Fausto Coppi morì 65 anni fa, il 2 gennaio 1960 alle 8,45, in una cameretta dell’Ospedale Civile di Tortona in seguito a un attacco di malaria perniciosa non identificata dai sanitari. L’aveva contratta durante una tournée ciclo venatoria nell’Africa equatoriale francese. Era stato ricoverato il giorno di Capodanno. Era nato a Castellania il 15 settembre 1919. Ricordiamo qui l’episodio che lo rivelò al mondo del ciclismo nell’agosto del 1939, a Varese lungo le strade della Tre Valli.
La progressione decisiva la piazzò sulle rampe della Grantola. Si voltò e vide che i due compagni di fuga si erano staccati dalla sua ruota. Insistette nello sforzo, in vetta gli urlarono che aveva un buon vantaggio. Allora distese la sua azione elegante e poderosa volando lungo la Valganna. All’arrivo in viale Ippodromo la gente, stupita da tanta facilità di corsa, si chiese chi mai fosse quel ragazzo dal prominente torace e dalle lunghissime gambe. I più informati dissero che si chiamava Fausto Coppi e che veniva da Castellania, vicino a Tortona. Era il 13 agosto 1939. Quella Tre Valli in due prove (dilettanti e professionisti) – più una gara libera per indipendenti, quella disputata appunto da Fausto – assegnava le maglie tricolori ed era l’ultima selezione valida per definire la squadra azzurra in vista dei primi mondiali di Varese (2-3 settembre) cancellati dallo scoppio delle seconda guerra mondiale.
Non ancora ventenne Coppi aveva gareggiato nel “limbo” degli indipendenti come aggregato alla squadra della Legnano che alloggiava all’hotel Rosa Ticino di via Veneto, in seguito demolito per far spazio ai magazzini Coin.
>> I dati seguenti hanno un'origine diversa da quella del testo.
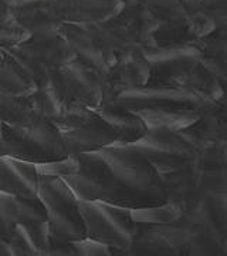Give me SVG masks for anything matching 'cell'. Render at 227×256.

Accanto all’ingresso dell’albergo vi era il negozio di biciclette Ganna gestito da Lorenzo Bronzi, zio di Luciano futuro sindaco di Varese negli anni ottanta del novecento. Il sabato di vigilia il ragazzo di Castellania lo trascorse nel negozio curiosando tra pignoni, freni, moltipliche. Forse incuriosito dalla ritrosia e dalla timidezza del giovane atleta gli disse prima che se ne andasse: “se domani vinci nella tua categoria ti regalo un palmer”. Diversamente da quella dei professionisti e dei dilettanti, la prova degli indipendenti fu combattuta fin dal primo giro. All’inizio della quinta e conclusiva tornata si formò al comando un gruppetto di dieci corridori, tra questi il ragazzo ospite dell’albergo Ticino. Allungò il passo salendo verso la Rasa in direzione del Brinzio, si rese subito conto che alla sua ruota erano rimasti solo altri due giovani atleti come lui, Torriglia e Torchio. In loro compagnia Coppi accostò le prime rampe della Grantola imponendo un’andatura sostenuta, i due compagni d’avventura cominciarono a scivolare all’indietro. Per il giovane Coppi fu l’inizio di una marcia trionfale. I cronometristi, all’arrivo di viale Ippodromo misurarono un vantaggio di 6’,42”, un baratro rispetto agli avversari scavato in una manciata di chilometri.
Rientrò in albergo. Si rese conto che il negozio di biciclette era chiuso essendo domenica. Non si perse d’animo, chiese ad alcuni passanti dove abitava il ciclista. Per sua fortuna Lorenzo Bronzi alloggiava in un appartamento lì accanto. Salì le scale, suonò il campanello. Quando se lo trovò davanti si rammentò della promessa fatta il giorno prima. Scesero in negozio e gli donò un palmer di quelli buoni, stagionato al punto giusto. Quel ragazzo timido dalla lunghissime gambe, dai muscoli di seta, affusolati e potenti come quelli di un purosangue era Fausto Coppi. Nel “limbo” degli indipendenti, nella Varese di Binda e Antonio “Togn” Ambrosetti, era sbocciato il nuovo campionissimo che avrebbe cambiato la storia del ciclismo.